TASK DESCRIPTION
Print out the complete set of records below, exactly as they read.

[[ MATERIAL SHOWN open ]]

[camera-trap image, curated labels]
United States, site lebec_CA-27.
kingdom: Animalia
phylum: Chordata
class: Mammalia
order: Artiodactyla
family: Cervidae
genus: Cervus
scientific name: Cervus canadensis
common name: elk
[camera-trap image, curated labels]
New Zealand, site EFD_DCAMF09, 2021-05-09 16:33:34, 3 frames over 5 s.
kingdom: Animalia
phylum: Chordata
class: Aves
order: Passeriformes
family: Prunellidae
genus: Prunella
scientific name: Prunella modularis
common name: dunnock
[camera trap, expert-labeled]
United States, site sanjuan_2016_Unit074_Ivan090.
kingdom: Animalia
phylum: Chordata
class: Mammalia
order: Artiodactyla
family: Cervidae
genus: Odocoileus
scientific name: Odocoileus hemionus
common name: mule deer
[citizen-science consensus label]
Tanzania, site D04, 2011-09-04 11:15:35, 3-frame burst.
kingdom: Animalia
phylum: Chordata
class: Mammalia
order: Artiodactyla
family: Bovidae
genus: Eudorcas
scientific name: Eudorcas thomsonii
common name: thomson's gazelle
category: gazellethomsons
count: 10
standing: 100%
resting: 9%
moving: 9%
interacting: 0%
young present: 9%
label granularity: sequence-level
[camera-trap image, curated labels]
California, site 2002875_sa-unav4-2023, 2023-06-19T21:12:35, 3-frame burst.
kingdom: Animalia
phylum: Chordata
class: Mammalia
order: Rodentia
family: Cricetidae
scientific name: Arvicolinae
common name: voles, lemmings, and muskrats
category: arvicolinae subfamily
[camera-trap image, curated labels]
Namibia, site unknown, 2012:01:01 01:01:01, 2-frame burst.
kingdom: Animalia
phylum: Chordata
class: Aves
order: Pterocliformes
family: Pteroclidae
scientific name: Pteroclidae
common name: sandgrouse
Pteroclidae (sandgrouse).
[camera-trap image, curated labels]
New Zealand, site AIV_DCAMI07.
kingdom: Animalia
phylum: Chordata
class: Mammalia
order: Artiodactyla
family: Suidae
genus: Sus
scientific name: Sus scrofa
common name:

[[ MATERIAL SHOWN closed ]]

TASK OUTPUT
[camera-trap image, curated labels]
United States, site lebec_CA-27.
kingdom: Animalia
phylum: Chordata
class: Mammalia
order: Artiodactyla
family: Cervidae
genus: Cervus
scientific name: Cervus canadensis
common name: elk
[camera-trap image, curated labels]
New Zealand, site EFD_DCAMF09, 2021-05-09 16:33:34, 3 frames over 5 s.
kingdom: Animalia
phylum: Chordata
class: Aves
order: Passeriformes
family: Prunellidae
genus: Prunella
scientific name: Prunella modularis
common name: dunnock
[camera trap, expert-labeled]
United States, site sanjuan_2016_Unit074_Ivan090.
kingdom: Animalia
phylum: Chordata
class: Mammalia
order: Artiodactyla
family: Cervidae
genus: Odocoileus
scientific name: Odocoileus hemionus
common name: mule deer
[citizen-science consensus label]
Tanzania, site D04, 2011-09-04 11:15:35, 3-frame burst.
kingdom: Animalia
phylum: Chordata
class: Mammalia
order: Artiodactyla
family: Bovidae
genus: Eudorcas
scientific name: Eudorcas thomsonii
common name: thomson's gazelle
category: gazellethomsons
count: 10
standing: 100%
resting: 9%
moving: 9%
interacting: 0%
young present: 9%
label granularity: sequence-level
[camera-trap image, curated labels]
California, site 2002875_sa-unav4-2023, 2023-06-19T21:12:35, 3-frame burst.
kingdom: Animalia
phylum: Chordata
class: Mammalia
order: Rodentia
family: Cricetidae
scientific name: Arvicolinae
common name: voles, lemmings, and muskrats
category: arvicolinae subfamily
[camera-trap image, curated labels]
Namibia, site unknown, 2012:01:01 01:01:01, 2-frame burst.
kingdom: Animalia
phylum: Chordata
class: Aves
order: Pterocliformes
family: Pteroclidae
scientific name: Pteroclidae
common name: sandgrouse
Pteroclidae (sandgrouse).
[camera-trap image, curated labels]
New Zealand, site AIV_DCAMI07.
kingdom: Animalia
phylum: Chordata
class: Mammalia
order: Artiodactyla
family: Suidae
genus: Sus
scientific name: Sus scrofa
common name:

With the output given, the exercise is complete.